Without remembering exact dates, the witness who claimed to have lived in the camp, said that two groups of civilians were trained at Gabiro camp towards the end of 1993 or at the beginning of 1994.
‘'I saw two groups, one was composed of Interahamwe and another group of Burundians,'' Habakubaho told the Chamber during cross examination led by prosecution counsel Drew White from Canada.
The witness went on explaining that the Interahamwe group consisted of between 300 and 400 people whereas the Burundians group was made of between 150 and 200 people. According to him both groups were trained in the use of various weapons, including guns and grenades.
However, the witness denied that French officers were present at the camp to assist Rwandan soldiers in the training.

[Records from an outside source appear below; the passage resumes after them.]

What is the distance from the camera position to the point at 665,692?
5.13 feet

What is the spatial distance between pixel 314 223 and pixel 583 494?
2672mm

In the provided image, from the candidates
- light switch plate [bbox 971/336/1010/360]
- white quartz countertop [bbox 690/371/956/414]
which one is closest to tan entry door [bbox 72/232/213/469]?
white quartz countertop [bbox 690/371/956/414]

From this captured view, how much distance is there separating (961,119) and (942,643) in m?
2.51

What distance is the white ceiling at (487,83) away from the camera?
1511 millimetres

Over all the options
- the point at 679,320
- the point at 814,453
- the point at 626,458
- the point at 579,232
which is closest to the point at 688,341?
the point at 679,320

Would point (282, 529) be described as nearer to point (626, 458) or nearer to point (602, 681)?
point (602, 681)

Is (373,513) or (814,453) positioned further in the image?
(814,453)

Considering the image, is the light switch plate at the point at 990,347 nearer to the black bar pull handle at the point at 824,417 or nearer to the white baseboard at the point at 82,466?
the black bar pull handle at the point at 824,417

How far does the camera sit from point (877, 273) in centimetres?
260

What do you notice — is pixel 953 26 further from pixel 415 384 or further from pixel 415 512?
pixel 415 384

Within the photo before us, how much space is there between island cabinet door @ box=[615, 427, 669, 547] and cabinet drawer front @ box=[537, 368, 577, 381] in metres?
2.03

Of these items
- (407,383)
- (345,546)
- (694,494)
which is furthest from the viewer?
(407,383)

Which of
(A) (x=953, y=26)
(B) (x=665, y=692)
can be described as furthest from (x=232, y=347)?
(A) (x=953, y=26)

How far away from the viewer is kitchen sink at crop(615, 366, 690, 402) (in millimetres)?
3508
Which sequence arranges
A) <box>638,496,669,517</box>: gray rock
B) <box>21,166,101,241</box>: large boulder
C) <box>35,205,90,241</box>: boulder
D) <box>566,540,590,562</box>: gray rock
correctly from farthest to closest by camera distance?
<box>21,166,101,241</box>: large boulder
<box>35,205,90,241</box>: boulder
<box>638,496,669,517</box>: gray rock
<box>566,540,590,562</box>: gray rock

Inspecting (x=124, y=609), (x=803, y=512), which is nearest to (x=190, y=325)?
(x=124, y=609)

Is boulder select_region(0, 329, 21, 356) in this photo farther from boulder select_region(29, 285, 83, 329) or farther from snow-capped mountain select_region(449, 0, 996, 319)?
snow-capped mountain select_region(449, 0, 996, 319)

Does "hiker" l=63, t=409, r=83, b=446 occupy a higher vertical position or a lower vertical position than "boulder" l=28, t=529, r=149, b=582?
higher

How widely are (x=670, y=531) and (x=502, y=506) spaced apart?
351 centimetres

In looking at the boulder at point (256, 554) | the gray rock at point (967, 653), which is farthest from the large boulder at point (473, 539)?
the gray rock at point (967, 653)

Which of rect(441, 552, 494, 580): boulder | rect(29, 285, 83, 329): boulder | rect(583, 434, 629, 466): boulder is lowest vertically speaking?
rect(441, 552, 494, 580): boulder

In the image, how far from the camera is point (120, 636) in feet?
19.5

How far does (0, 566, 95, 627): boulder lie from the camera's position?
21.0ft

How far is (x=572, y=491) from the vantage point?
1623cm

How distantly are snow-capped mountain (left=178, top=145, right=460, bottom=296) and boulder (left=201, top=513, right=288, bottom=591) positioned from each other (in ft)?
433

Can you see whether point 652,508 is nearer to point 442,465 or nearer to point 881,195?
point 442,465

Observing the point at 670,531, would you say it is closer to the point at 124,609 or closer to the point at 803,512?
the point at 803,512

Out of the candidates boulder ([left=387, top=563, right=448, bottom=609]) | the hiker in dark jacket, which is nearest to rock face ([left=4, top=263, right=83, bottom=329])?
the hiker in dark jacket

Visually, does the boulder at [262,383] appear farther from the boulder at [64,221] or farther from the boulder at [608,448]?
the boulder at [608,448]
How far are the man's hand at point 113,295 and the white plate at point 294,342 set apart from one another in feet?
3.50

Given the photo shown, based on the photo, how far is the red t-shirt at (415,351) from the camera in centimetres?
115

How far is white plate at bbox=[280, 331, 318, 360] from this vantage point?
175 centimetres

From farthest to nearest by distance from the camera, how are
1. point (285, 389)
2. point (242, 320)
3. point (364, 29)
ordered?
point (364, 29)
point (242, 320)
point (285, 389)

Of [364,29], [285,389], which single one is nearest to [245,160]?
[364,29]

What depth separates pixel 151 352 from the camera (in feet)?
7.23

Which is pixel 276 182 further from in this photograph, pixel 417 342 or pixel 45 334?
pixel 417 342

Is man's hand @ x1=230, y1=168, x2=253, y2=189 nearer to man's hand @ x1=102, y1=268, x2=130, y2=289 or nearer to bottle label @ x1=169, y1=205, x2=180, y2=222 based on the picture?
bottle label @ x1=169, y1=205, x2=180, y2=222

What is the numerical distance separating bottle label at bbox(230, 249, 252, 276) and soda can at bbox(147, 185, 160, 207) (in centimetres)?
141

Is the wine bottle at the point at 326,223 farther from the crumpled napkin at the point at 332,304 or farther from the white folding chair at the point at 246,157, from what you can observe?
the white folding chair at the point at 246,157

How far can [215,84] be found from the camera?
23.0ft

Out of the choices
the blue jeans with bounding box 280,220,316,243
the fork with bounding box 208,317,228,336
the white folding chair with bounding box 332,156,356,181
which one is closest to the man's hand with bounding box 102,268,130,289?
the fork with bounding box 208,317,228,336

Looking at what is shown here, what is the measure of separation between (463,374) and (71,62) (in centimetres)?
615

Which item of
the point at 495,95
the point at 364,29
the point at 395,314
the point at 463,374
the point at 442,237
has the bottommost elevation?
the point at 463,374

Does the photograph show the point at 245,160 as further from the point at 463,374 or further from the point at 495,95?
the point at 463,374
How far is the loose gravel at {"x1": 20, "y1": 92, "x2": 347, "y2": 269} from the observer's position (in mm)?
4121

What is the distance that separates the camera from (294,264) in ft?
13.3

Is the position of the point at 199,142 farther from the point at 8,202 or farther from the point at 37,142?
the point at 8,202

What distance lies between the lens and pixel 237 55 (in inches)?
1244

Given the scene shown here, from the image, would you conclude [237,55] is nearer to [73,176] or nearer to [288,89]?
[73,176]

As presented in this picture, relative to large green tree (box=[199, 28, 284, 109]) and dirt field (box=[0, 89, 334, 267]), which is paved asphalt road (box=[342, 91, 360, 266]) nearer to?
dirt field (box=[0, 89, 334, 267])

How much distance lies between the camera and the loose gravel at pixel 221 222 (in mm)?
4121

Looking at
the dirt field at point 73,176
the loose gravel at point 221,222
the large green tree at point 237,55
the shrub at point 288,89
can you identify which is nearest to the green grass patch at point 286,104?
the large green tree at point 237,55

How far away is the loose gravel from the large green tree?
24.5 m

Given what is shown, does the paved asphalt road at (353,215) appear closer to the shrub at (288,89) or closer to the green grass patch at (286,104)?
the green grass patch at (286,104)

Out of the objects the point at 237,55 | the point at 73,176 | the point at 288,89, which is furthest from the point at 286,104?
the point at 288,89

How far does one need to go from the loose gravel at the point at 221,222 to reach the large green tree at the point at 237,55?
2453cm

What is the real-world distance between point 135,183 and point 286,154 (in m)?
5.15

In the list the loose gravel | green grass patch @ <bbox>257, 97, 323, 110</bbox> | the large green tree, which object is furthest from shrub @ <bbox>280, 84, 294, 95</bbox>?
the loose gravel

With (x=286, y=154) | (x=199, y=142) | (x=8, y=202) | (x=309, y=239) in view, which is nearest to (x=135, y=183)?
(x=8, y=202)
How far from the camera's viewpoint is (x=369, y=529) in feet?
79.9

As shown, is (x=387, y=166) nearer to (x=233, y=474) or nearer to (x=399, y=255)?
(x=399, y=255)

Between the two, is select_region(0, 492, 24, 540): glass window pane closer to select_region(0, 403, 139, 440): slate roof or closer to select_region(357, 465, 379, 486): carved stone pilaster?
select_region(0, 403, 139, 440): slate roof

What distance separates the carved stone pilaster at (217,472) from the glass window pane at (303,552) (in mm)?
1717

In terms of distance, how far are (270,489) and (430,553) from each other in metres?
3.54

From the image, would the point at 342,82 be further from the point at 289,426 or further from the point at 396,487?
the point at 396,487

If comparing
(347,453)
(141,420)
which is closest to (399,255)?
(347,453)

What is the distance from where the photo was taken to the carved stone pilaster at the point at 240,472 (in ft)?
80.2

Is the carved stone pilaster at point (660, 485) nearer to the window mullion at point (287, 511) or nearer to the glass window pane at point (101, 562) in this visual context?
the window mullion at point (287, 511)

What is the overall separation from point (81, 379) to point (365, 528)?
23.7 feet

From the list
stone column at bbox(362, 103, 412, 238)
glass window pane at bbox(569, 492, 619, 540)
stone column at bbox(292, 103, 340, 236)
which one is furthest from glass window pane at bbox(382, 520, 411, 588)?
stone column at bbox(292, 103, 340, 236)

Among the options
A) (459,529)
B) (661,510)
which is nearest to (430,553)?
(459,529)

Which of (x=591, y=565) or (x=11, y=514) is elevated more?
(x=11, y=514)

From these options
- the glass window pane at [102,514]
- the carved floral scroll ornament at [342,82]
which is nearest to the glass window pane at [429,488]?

The Prosecution has alleged that the Rwandan Army trained Interahamwe and gave them weapons distributed through local leaders to use them during the massacres against Tutsis.
Asked whether he saw armed civilians attacking other civilians during the 1994 genocide, the soldier said ‘'I witnessed such incidences in some areas.''
During re-examination by the accused's French lead counsel Marie Pierre Poulain, Habakubaho stressed that the Interahamwe trained at Gabiro came from Kigali and that he had time to discuss with them during the recess.